I was curious what the KSL news van was doing out in Saratoga Springs on my way to work this morning. That is too bad, but they sounded optimistic about staying open while they rebuild.


----------



## LostLouisianian (Oct 11, 2010)

Never heard a think last night...bummer. Glad they're going to rebuild.


----------



## hondodawg (Mar 13, 2013)

I saw were a friend shared on Facebook of them opening the gun safe. Nothing left just barrels


Sent from my iPhone using Tapatalk


----------



## Al Hansen (Sep 7, 2007)

Sad deal.


----------



## gdog (Sep 13, 2007)

Chazz has things up and running.


----------



## Fowlmouth (Oct 4, 2008)

hondodawg said:


> I saw were a friend shared on Facebook of them opening the gun safe. Nothing left just barrels
> 
> Sent from my iPhone using Tapatalk


I saw that too. Now I question if gun safes are really fire rated for the time and temperature they claim. I know they are not fireproof, but I wonder if any safe would have held up under those conditions.


----------



## Al Hansen (Sep 7, 2007)

Fowlmouth said:


> I saw that too. Now I question if gun safes are really fire rated for the time and temperature they claim. I know they are not fireproof, but I wonder if any safe would have held up under those conditions.

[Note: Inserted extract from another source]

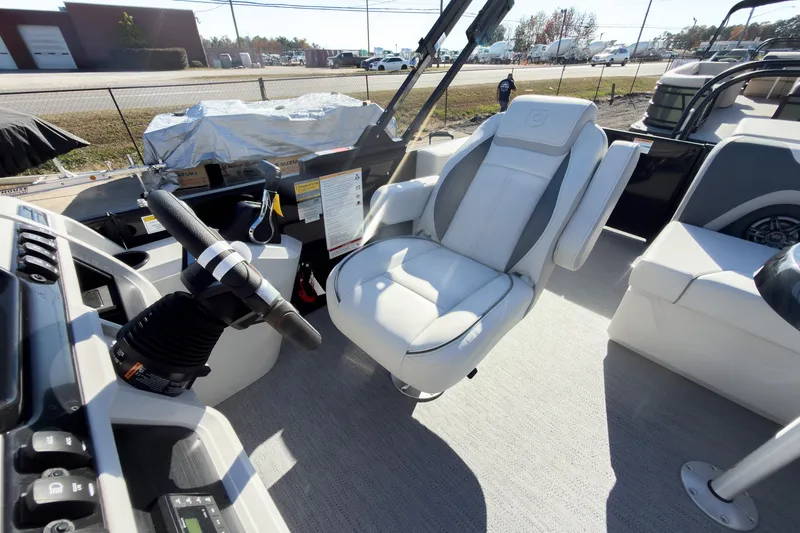 Slide: The Image of Captain's seat and helm of 2026 Godfrey Sweetwater 20' Cruise Special Edition Tritoon. - 11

A "good" one may go 60 minutes. But the decision was made to let it burn.


----------



## LostLouisianian (Oct 11, 2010)

Al Hansen said:


> Fowlmouth said:
> 
> 
> > I saw that too. Now I question if gun safes are really fire rated for the time and temperature they claim. I know they are not fireproof, but I wonder if any safe would have held up under those conditions.
> ...


We heard the owner showed up and told the fed to let it go because it would be easier to rebuild if it burned up. I hope he's got good insurance


----------